TEXTE SOURCE:
++++

La controverse autour de la disparition des pollinisateurs, dont nous constatons les effets sur les abeilles domestiques, stimulée par des enjeux de taille, prend toute son ampleur avec le problème de l’éventualité d’effets de synergie entre pesticides. C’est une piste qui est méconnue du grand public, seulement évoquée par les experts, et négligée par les entreprises phytosanitaires. Les protocoles de mise sur le marché et les tests effectués sur ces produits ne prennent actuellement pas en compte l’interaction de la substance active avec d’autres pesticides.
Les rares recherches effectuées sur cette thématique (INRA Avignon) n’ont pu étudier la combinaison que d’au plus deux produits. L’expertise se heurte en effet à des limites techniques et financières qui entravent la mise en place de protocoles de test d’éventuels effets cumulatifs. En effet, il est discutable que ce soit l’organisme accusé qui finance les tests qui doivent le discriminer. De plus, l’étude de la surmortalité des abeilles doit composer avec des paramètres spatiaux et éthologiques complexes qui empêchent l’observation exhaustive de la santé d’une colonie. L’aspect multifactoriel du phénomène, qui doit être nuancé en séparant causes primaires et secondaires, apporte encore son lot de complexité.
Quand bien même un expert arriverait-il à trancher, et prouverait qu’un mélange particulier de pesticides est particulièrement dangereux, la question de la responsabilité de la surmortalité des abeilles ne pourrait être imputée à un seul acteur. Des protocoles légaux d’homologation aux pratiques des agriculteurs, en passant par le comportement des agriculteurs, les responsables sont multiples. Doit-on comme en 2011 pour le Cruiser retirer du marché les pesticides dont on ne connaît pas réellement les interactions avec les autres, ou au contraire appliquer un principe de présomption d’innocence ?
La protection de notre environnement, dont les abeilles sont sûrement les meilleurs sentinelles, doit-elle être privilégiée aux 67 milliards d’euros que représente l’agriculture française ? A l’avenir, sera-t-on capable de mettre en place un protocole d’autorisation de mise sur le marché et d’homologation qui prenne en compte les éventuelles interactions entre pesticides, à l’instar des médicaments dans l’industrie pharmaceutique ?
Tiraillé entre son désir de préserver la nature et la nécessité d’en tirer le rendement maximal, l’homme continuera sûrement longtemps à butiner de retraits de mise sur le marché en homologations incertaines.

++++

QUESTIONS À TRAITER:
A - Selon le texte sur les pesticides et les abeilles, combien de produits au plus les rares recherches menées par l'INRA Avignon ont-elles pu combiner ?
B - Recopiez tel quel le passage du texte sur les pesticides et les abeilles qui commence par les mots « Quand bien même » et se termine par « présomption d’innocence ? ».

++++

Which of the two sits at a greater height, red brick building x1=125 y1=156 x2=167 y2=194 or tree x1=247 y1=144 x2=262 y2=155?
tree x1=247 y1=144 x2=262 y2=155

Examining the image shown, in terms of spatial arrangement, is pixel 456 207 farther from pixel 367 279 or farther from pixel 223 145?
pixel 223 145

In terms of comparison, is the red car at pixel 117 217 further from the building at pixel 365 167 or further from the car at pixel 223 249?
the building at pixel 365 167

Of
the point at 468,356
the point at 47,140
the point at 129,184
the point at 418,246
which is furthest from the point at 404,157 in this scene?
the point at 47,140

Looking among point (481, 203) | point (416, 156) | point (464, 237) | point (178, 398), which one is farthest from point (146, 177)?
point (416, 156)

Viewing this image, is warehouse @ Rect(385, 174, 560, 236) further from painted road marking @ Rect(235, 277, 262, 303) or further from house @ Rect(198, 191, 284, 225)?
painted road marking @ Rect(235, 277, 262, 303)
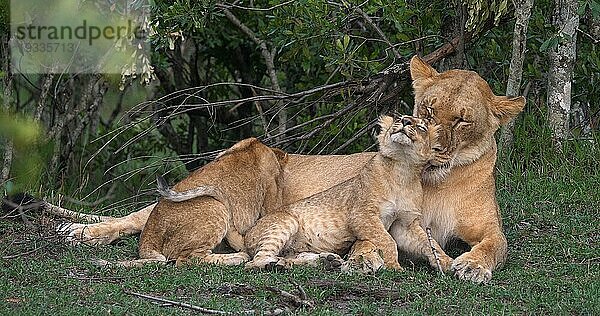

++++

RÉPONSES PAR TÂCHE:
A - Au plus deux produits.

B -
Quand bien même un expert arriverait-il à trancher, et prouverait qu’un mélange particulier de pesticides est particulièrement dangereux, la question de la responsabilité de la surmortalité des abeilles ne pourrait être imputée à un seul acteur. Des protocoles légaux d’homologation aux pratiques des agriculteurs, en passant par le comportement des agriculteurs, les responsables sont multiples. Doit-on comme en 2011 pour le Cruiser retirer du marché les pesticides dont on ne connaît pas réellement les interactions avec les autres, ou au contraire appliquer un principe de présomption d’innocence ?